Lettre du bord du gouffre 14

 




Savons nous, savions nous seulement sur quel plateau de la balance déposer l’espoir ?


Je suis d’un monde qui n’a pas su s’imposer, car nous étions ignorants et le sommes toujours.

C’est une faiblesse que de ne pas savoir s’y prendre, de ne pas affirmer avec aplomb les pires contre-vérités.

C’est une faiblesse que d’avoir conscience que nous n’en détenons aucune.

Que la vie est bien au-delà de ce monde en noir et blanc dont celui-ci est le triste héritier.


Où se trouve la faiblesse, où se trouve la force ?

Voici qu’un virus arrive qui montre la faiblesse des forts et la force des faibles.


Nous sommes les héritiers des milliers de virus qui ont précédé celui-ci.

Notre génome est riche de fragments viraux acquis au fil de notre évolution… 


Voilà qui devrait nous aider à réfléchir avec discernement, sans négliger bien entendu la dangerosité pour les personnes affaiblies, et qui le seront encore plus dans l’isolement affectif et social qui est la marque des décisions prises depuis neuf mois.

En sommes-nous capables ?

Ou devons-nous sans cesse osciller de part et d’autre d’une frontière entre noir et blanc, bon et mauvais, bien et mal, raison et déraison ?


C’est dans ce monde que je suis né…

Où même la musique devait être asservie, quelque soit le côté du mur où elle se produisait.

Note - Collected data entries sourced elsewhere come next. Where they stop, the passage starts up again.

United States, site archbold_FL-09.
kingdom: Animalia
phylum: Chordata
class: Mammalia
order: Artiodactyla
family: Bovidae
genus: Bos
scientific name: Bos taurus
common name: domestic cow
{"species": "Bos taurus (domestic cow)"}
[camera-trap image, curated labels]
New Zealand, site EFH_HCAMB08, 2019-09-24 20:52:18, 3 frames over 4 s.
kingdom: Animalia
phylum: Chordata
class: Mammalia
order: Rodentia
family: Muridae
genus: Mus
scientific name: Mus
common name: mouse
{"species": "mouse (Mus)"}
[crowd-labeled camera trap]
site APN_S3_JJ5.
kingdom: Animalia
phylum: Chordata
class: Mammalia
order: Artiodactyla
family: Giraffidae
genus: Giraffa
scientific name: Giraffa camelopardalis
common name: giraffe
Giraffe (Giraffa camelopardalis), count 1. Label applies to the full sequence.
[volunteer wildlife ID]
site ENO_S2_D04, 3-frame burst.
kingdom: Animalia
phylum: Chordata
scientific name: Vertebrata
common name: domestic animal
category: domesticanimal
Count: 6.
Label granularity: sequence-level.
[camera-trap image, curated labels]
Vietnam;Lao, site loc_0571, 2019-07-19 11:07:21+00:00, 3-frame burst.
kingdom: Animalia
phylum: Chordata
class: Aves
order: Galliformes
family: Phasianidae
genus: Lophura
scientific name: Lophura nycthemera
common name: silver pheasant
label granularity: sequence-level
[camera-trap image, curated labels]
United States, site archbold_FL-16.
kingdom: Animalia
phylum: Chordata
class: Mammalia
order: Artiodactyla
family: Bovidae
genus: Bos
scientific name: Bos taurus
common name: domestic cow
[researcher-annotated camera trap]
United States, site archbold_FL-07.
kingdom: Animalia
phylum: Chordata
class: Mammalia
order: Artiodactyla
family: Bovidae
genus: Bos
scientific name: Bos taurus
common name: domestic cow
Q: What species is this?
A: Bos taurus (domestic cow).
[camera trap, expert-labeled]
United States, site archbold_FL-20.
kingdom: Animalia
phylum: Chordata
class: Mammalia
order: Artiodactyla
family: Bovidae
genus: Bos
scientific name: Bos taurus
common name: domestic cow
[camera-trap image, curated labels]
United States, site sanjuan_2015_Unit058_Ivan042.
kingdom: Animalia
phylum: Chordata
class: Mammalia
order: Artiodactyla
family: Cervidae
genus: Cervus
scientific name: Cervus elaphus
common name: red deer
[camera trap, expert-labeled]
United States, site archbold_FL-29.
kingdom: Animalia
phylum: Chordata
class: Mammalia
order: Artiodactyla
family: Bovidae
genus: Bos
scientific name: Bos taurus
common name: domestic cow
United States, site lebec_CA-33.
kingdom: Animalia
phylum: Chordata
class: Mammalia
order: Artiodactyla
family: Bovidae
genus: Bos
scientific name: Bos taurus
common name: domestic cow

Pas la même servitude, mais tout de même servitude.


C’est de cette dichotomie qu’il nous faut nous débarrasser enfin.

C’est visiblement difficile : vous avez besoin de directeurs de conscience, de guides suprêmes, d’hommes providentiels.

Virus et pertes de liberté sont les deux versants d’une médaille en chocolat.


A suivre...


Xavier Lainé


11-12 novembre 2020


mercredi 11 novembre 2020

Lettre du bord du gouffre 13

 



Nous sommes nés dans un monde en noir et blanc.


Il ne faisait pas bon être entre les deux, entre chien et loup, entre deux eaux.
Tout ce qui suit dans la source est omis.